> [PROBLEM SET]:
1. From the passage on the Cowboys' safeties, print the text starting with "While Dallas could" and going on through "to make tackles.".
2. In the passage on the Cowboys' safeties, how many touchdowns did Sensabaugh allow?
** Opening TEXT PASSAGE block **
There is no doubting that he is not a ball-hawking safety. Would you like to have a player like that on your team? Of course–but only if he doesn’t sacrifice his ability to prevent the big play. Some safeties, i.e. Antrel Rolle, are considered “playmakers” because they get a lot of picks or have a lot of bone-crushing hits, yet they allow a multitude of big plays. A true playmaker, though, is able to do these things without conceding long touchdowns.
Hamlin is not an incredible playmaker, but he is also not a liability in the secondary as many fans believe is the case. He is a cerebral player who has done an admirable job of setting up the defensive coverages and forcing defenses to earn every yard they gain. Sometimes it can be a good thing to not hear your free safety’s name called too much. In a way, Hamlin is a bit of a sensei master in the secondary–leading the troops without overexerting himself. We are only partially joking about that.
While Dallas could certainly benefit from a free safety who is a “true playmaker,” those players are few and far between. Hamlin isn’t going to solely win the Cowboys football games, but he also won’t lose them. He’s not an All-Pro sort of safety, but he’s also not one who should be released.
Run Defense: A-
Let the ridicule begin. An “A-” in tackling for Ken Hamlin? Really?
You bet. Hamlin missed just four tackles (8.0 percent) all season. In comparison, Terence Newman led all cornerbacks by securing 91.5 percent of his tackles. Thus, Hamlin was statistically the most consistent tackler in the secondary in 2009, despite playing a position that is arguably the hardest from which to make tackles.
Pass Defense: C
Sensabaugh has the worst Dallas Cowboys Times Pass Defense Rating of all three safeties, but that is to be expected since he is targeted more frequently at strong safety. Still, his 67.4 completion percentage against is much too high.
Like Hamlin, Sensabaugh did not make many big plays on the season, securing just one interception. Unlike Hamlin, however, Sensy conceded a few easy scores. He allowed five touchdowns (compared to just two for Hamlin), a stat which we do not even factor into our Pass Defense Rating.
** Closing TEXT PASSAGE block **
** Opening SUPPLIED INFORMATION block **
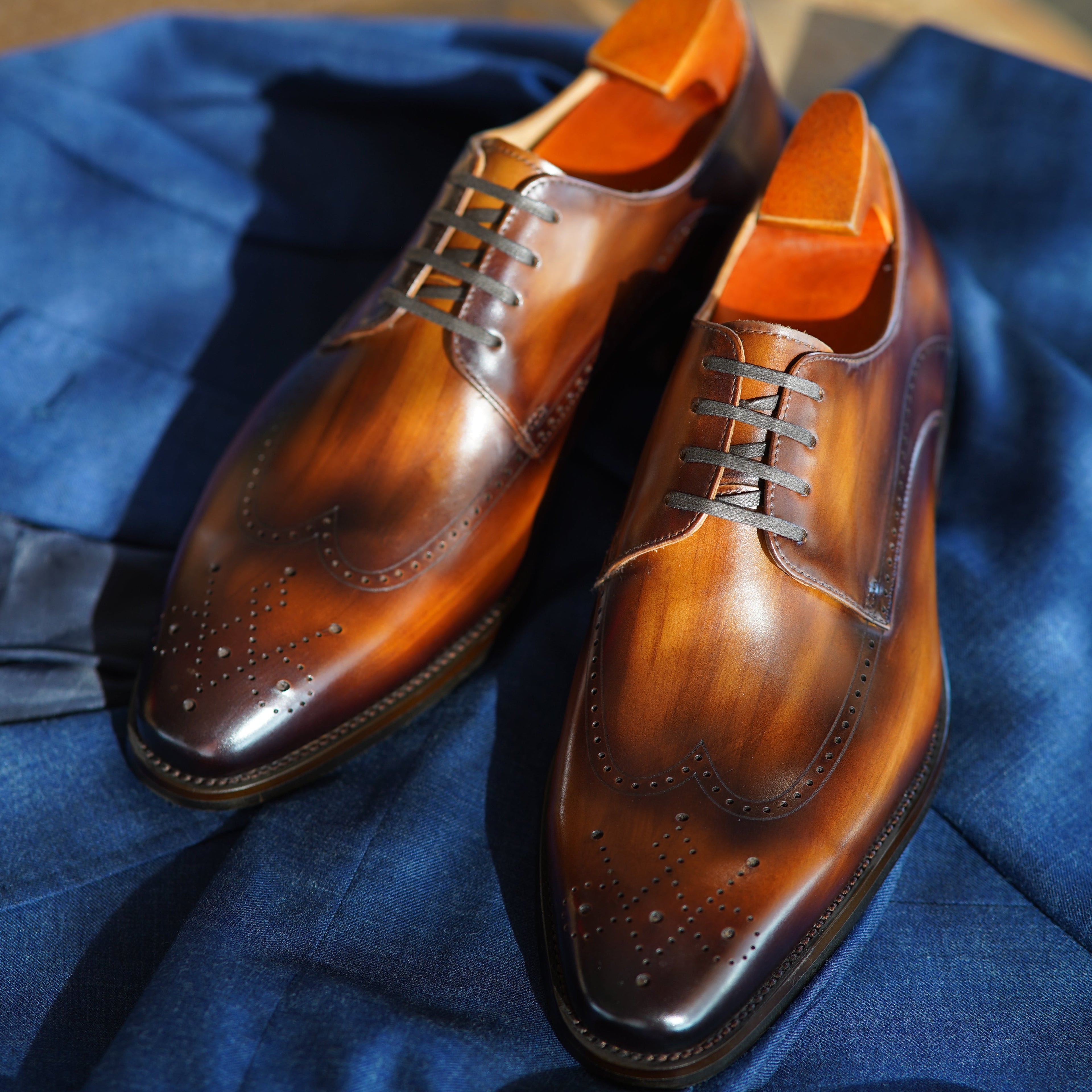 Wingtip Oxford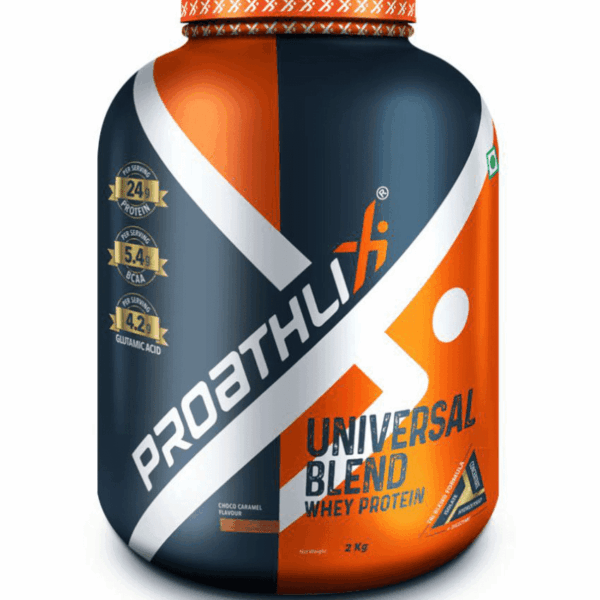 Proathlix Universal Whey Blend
** Closing SUPPLIED INFORMATION block **
> [OUTPUTS FOR THE TASKS]:
1.
While Dallas could certainly benefit from a free safety who is a “true playmaker,” those players are few and far between. Hamlin isn’t going to solely win the Cowboys football games, but he also won’t lose them. He’s not an All-Pro sort of safety, but he’s also not one who should be released.
Run Defense: A-
Let the ridicule begin. An “A-” in tackling for Ken Hamlin? Really?
You bet. Hamlin missed just four tackles (8.0 percent) all season. In comparison, Terence Newman led all cornerbacks by securing 91.5 percent of his tackles. Thus, Hamlin was statistically the most consistent tackler in the secondary in 2009, despite playing a position that is arguably the hardest from which to make tackles.

2. Sensabaugh allowed five touchdowns.